En outre, le 27 avril 2024, l'Assemblée législative a approuvé une modification de l'article 248 de la Constitution, qui autorise l'adoption des réformes constitutionnelles durant une seule législature. Auparavant, elles devaient être approuvées par deux législatures distinctes. Cette réforme pourrait limiter la reddition de comptes, la transparence et la participation aux futurs processus constitutionnels. De plus, le 7 juin 2024, les autorités ont renouvelé l'état d'urgence pour la 27ᵉ fois et l'ont prorogé de 30 jours supplémentaires jusqu'à juillet 2024, prolongeant ainsi les mesures abusives qui ont empêché les défenseurs des droits de l'homme et les journalistes de travailler librement et en toute sécurité.

La Palestine reste sur la Liste de surveillance alors que les bombardements israéliens se poursuivent. Au 9 juin 2024, on a enregistré l'assassinat de plus de 37 000 Palestiniens et de 1 139 Israéliens, dont au moins 105 journalistes (100 Palestiniens, 2 Israéliens et 3 Libanais). Plus de 250 travailleurs humanitaires ont été tués à Gaza depuis l'attaque du 7 octobre contre Israël. Depuis, les forces israéliennes ont mené au moins huit frappes contre des convois humanitaires et des locaux de travailleurs humanitaires à Gaza, bien que leurs organisations aient communiqué leurs itinéraires et leurs emplacements aux autorités israéliennes pour assurer leur protection.

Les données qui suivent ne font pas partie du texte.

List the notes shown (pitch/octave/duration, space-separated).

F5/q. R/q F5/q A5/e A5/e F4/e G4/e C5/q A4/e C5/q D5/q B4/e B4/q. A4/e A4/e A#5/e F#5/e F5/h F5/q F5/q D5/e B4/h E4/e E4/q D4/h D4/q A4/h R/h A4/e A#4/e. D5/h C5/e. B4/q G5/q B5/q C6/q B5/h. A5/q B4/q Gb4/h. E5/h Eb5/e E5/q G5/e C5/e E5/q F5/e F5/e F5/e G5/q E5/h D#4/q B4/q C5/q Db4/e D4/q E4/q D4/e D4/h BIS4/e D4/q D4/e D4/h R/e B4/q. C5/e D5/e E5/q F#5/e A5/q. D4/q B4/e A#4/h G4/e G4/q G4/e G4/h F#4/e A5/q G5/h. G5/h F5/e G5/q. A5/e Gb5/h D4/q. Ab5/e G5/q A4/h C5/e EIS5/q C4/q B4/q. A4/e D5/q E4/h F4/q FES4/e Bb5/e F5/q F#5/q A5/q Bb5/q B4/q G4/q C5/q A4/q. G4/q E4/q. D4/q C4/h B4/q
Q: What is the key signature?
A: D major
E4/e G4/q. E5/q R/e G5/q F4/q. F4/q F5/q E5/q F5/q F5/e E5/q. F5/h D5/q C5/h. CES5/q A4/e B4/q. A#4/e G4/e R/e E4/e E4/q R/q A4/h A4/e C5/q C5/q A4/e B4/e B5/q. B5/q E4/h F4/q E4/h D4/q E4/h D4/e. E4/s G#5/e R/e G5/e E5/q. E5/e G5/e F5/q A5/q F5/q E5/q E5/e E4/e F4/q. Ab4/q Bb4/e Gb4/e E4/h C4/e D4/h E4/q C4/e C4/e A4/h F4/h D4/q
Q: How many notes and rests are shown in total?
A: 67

Malgré la dévastation que subit la Palestine, l'UNRWA et les OSC palestiniennes continuent de voir leur existence menacée par le gel des financements de leurs principaux donateurs. Même si la plupart des donateurs ont débloqué leurs transferts de fonds à l'UNRWA après la vague de suspensions au début de l'année, le soutien financier de certains donateurs clés, tels que les États-Unis et le Royaume-Uni, est toujours gelé. En mars 2024, la Chambre des représentants des États-Unis a approuvé une loi de finances d’un montant de 1 200 milliards de dollars qui interdit le financement de l'UNRWA à un moment où la catastrophe humanitaire à Gaza se poursuit.